**PROVIDED INFORMATION**:

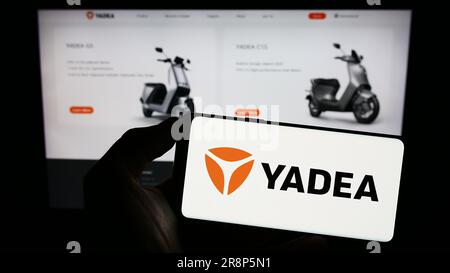 Persona che possiede il cellulare con il logo della società cinese Yadea Group Holdings Ltd. Sullo schermo davanti alla pagina Web aziendale. Concentrarsi sul display del telefono. Foto Stock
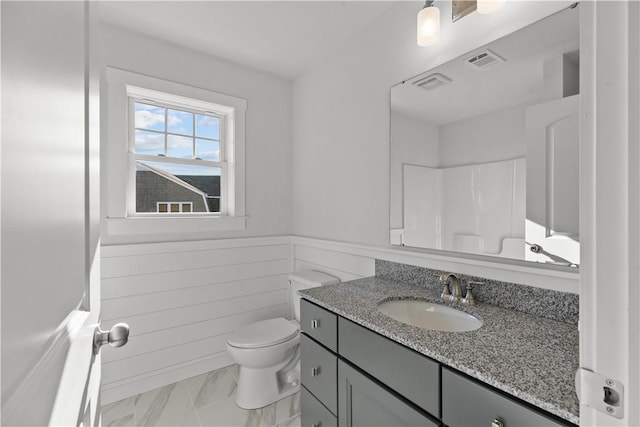 bathroom featuring wainscoting, vanity, marble finish floor, toilet, and visible vents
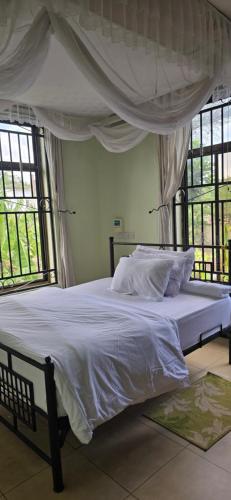 a bedroom with a bed with white sheets and windows at Greenhome apartment in Poli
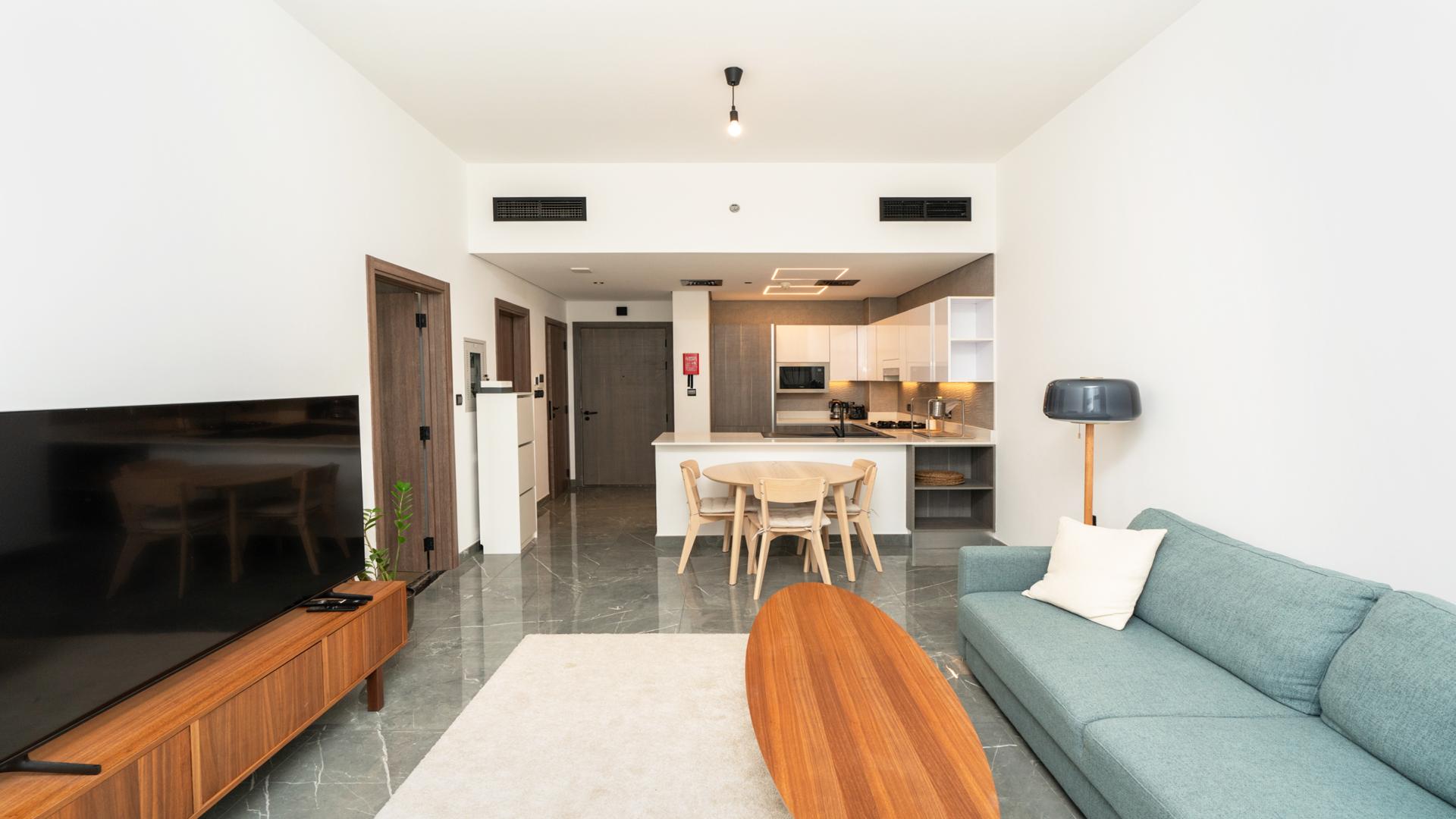 Modern living room in 1-bedroom apartment, Joya Blanca Residences, Arjan, featuring sleek furnishings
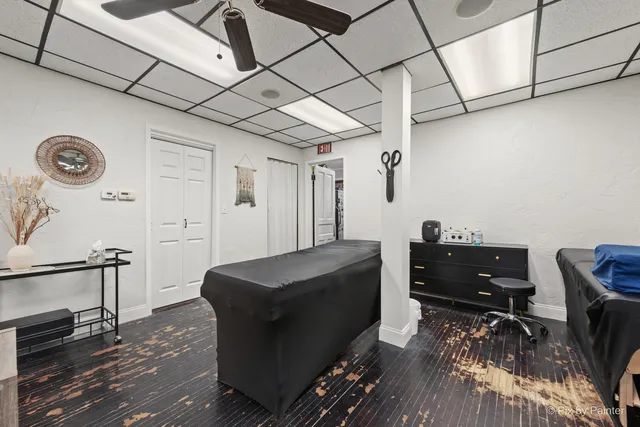 a view of a dining room with furniture wooden floor and a rug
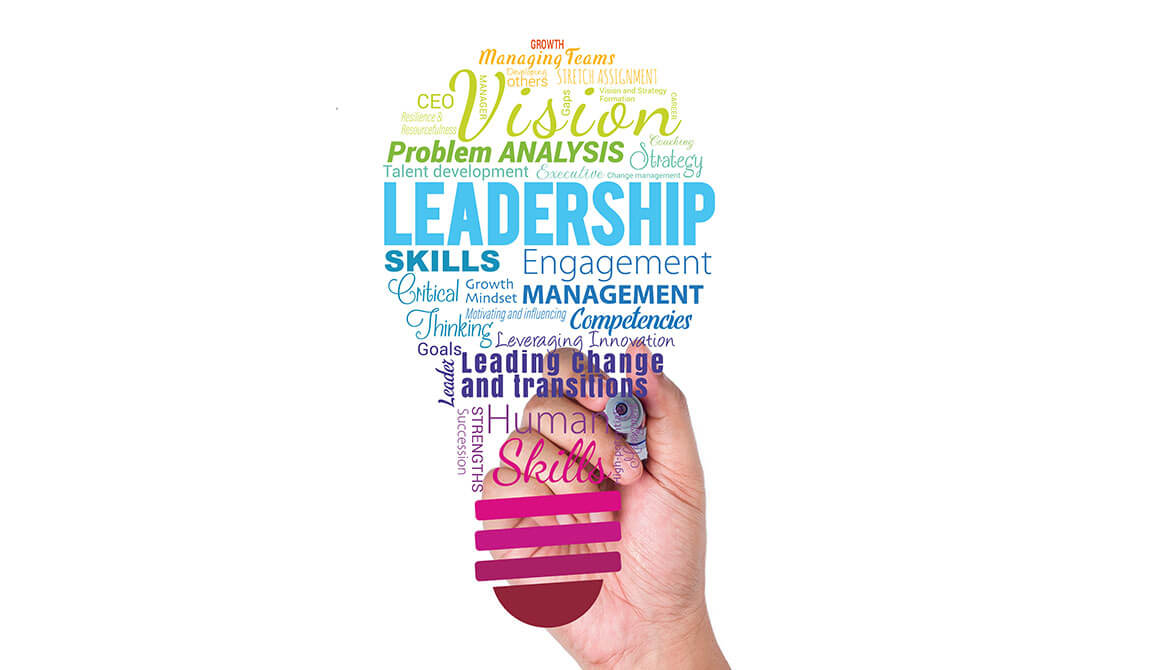 hand reaching out with a marker to write on a colorful word cloud of leadership-related terms shaped like a light bulb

**GOAL OF THE EXERCISE**: A verbatim copy of the listing is required, with all pictures left out.

**WORKED SOLUTION**:
 Persona che possiede il cellulare con il logo della società cinese Yadea Group Holdings Ltd. Sullo schermo davanti alla pagina Web aziendale. Concentrarsi sul display del telefono. Foto Stock
 bathroom featuring wainscoting, vanity, marble finish floor, toilet, and visible vents
 a bedroom with a bed with white sheets and windows at Greenhome apartment in Poli
 Modern living room in 1-bedroom apartment, Joya Blanca Residences, Arjan, featuring sleek furnishings
 a view of a dining room with furniture wooden floor and a rug
 hand reaching out with a marker to write on a colorful word cloud of leadership-related terms shaped like a light bulb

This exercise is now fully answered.